◆ **Отрывок страницы**:
------------

Европа оказалась в 1830 году взбаламученной волной революционных переворотов под благими лозунгами: «Свобода, равенство, братство!». Московский митрополит не преминул в своей обязательной проповеди по поводу дня рождения Императора отозваться на европейские события, с очевидностью имея в виду и печальные события декабрьского мятежа: «Желаете избавления людям от зол и бед – естественное и человеколюбивое желание!.. Но молясь о благоденствии царя и народа, о безопасности всех и каждого, не останавливайте помышлений и желаний на благе только видимом, телесном, земном, временном, а простирайте оные к невидимому, духовному, небесному, вечному; желайте паче всего служить Богу святостию и добродетелию… Братия! В наши дни есть особенная надобность указывать на столь очевидную обязанность служения Богу и Его Царствию.
Но в пределах Российской империи дела шли своим чередом. Спокойное течение московской жизни было нарушено осенью 1830 года, когда до старой столицы с юга дошла страшная болезнь – эпидемия холеры. Надежные способы ее лечения в то время еще не были известны, а меры борьбы – примитивны: оцепление мест, где обнаружилась болезнь, устройство карантинов для проезжающих, окуривание их и их вещей дымом костров. В начале сентября отметили первые случаи заболевания холерой, а с каждым следующим днем все возрастало число смертельных исходов болезни.
В Москве возникла паника. Выезд из города закрыли. «Мрачные толпы народа стояли на перекрестках, – вспоминал А. И. Герцен, – и толковали об отравителях; кареты, возившие больных, шагом двигались, сопровождаемые полицейскими…» По призыву князя Д.В. Голицына составился комитет из богатых помещиков и купцов. В несколько дней было открыто двадцать больниц на пожертвованные деньги. Купцы давали даром все нужное: одеяло, белье, теплую одежду. Учащихся гимназий и университета распустили по домам, но студенты-медики добровольно пошли работать в больницы. Многие лавки и рынки закрылись. Привычная светская жизнь замерла. Большинство москвичей заперлось в своих домах, с ужасом поглядывая в окна: не едет ли там страшная повозка с телами умерших?

------------

◆ **Выдержки из строк**:
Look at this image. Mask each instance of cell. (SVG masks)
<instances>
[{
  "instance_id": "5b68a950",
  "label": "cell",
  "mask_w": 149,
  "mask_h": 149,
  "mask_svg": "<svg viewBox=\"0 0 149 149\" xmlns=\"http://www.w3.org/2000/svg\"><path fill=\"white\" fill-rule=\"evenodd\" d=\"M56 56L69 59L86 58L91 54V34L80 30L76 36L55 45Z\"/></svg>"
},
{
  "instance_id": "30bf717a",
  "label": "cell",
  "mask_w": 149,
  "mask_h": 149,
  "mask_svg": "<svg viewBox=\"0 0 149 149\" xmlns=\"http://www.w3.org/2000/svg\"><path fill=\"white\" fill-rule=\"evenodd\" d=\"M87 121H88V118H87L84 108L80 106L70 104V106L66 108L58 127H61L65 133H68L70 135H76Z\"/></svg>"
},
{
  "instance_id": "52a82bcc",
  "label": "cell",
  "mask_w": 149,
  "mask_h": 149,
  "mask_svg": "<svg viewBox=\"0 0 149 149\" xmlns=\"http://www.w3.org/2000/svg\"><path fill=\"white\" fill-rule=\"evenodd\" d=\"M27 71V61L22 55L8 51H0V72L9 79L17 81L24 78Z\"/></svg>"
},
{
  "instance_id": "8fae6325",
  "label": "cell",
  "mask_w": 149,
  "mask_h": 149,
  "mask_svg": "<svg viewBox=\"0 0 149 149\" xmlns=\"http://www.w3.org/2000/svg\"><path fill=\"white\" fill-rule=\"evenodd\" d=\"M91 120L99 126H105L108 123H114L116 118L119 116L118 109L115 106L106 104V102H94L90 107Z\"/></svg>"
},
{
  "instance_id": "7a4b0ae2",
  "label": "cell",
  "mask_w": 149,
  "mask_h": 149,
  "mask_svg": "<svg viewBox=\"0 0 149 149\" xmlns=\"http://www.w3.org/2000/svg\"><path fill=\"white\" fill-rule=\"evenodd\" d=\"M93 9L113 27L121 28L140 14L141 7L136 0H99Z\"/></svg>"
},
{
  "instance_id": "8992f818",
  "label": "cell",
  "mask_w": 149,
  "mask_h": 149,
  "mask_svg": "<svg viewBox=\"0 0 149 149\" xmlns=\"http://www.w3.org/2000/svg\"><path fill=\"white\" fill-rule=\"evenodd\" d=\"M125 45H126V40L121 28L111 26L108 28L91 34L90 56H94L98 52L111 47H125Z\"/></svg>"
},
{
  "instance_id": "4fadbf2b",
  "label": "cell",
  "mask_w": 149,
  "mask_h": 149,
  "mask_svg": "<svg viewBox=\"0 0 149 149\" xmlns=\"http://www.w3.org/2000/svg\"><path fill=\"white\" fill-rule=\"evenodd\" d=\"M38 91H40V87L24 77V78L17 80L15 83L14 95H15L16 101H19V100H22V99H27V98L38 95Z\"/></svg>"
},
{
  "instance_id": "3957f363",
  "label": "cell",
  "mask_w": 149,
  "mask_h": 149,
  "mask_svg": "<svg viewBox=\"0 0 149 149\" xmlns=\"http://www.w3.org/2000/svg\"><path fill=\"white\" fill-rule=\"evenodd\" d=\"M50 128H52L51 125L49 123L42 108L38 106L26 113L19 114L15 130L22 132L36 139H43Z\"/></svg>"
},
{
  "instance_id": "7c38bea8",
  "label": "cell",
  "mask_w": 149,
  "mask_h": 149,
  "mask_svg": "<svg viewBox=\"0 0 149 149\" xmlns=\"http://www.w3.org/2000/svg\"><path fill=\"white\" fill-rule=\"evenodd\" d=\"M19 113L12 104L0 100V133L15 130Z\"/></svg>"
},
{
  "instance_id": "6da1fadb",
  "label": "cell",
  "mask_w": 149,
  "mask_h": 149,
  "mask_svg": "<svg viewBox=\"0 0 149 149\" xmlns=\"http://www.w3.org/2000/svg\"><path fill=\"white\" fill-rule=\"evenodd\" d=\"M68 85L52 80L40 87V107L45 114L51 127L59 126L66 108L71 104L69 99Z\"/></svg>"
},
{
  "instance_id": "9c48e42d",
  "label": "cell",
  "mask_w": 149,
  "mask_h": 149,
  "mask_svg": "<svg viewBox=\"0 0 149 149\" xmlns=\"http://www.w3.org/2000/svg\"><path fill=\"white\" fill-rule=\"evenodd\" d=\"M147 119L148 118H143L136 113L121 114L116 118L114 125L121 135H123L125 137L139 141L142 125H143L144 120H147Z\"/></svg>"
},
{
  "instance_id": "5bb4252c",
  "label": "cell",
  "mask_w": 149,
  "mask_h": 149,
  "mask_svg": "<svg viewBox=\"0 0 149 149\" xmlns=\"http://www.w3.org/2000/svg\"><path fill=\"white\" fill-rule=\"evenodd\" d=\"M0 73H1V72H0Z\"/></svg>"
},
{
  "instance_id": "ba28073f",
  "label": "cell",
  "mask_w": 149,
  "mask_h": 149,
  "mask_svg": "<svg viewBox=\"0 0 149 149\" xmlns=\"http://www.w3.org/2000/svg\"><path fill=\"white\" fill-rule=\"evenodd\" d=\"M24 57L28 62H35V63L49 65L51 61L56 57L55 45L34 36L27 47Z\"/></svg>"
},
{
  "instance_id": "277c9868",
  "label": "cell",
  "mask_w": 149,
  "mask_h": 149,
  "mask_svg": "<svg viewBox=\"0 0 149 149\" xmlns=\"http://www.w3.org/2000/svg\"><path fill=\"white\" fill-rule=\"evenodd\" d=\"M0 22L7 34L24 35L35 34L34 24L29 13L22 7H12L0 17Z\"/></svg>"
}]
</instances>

------------

◆ **Цель задания**: Выведите дословно часть отрывка о Москве 1830 года между словами «Но в пределах» и «смертельных исходов болезни.», включая их. Строки взяты из другого источника, не из отрывка.

◆ **Ваше решение**:
Но в пределах Российской империи дела шли своим чередом. Спокойное течение московской жизни было нарушено осенью 1830 года, когда до старой столицы с юга дошла страшная болезнь – эпидемия холеры. Надежные способы ее лечения в то время еще не были известны, а меры борьбы – примитивны: оцепление мест, где обнаружилась болезнь, устройство карантинов для проезжающих, окуривание их и их вещей дымом костров. В начале сентября отметили первые случаи заболевания холерой, а с каждым следующим днем все возрастало число смертельных исходов болезни.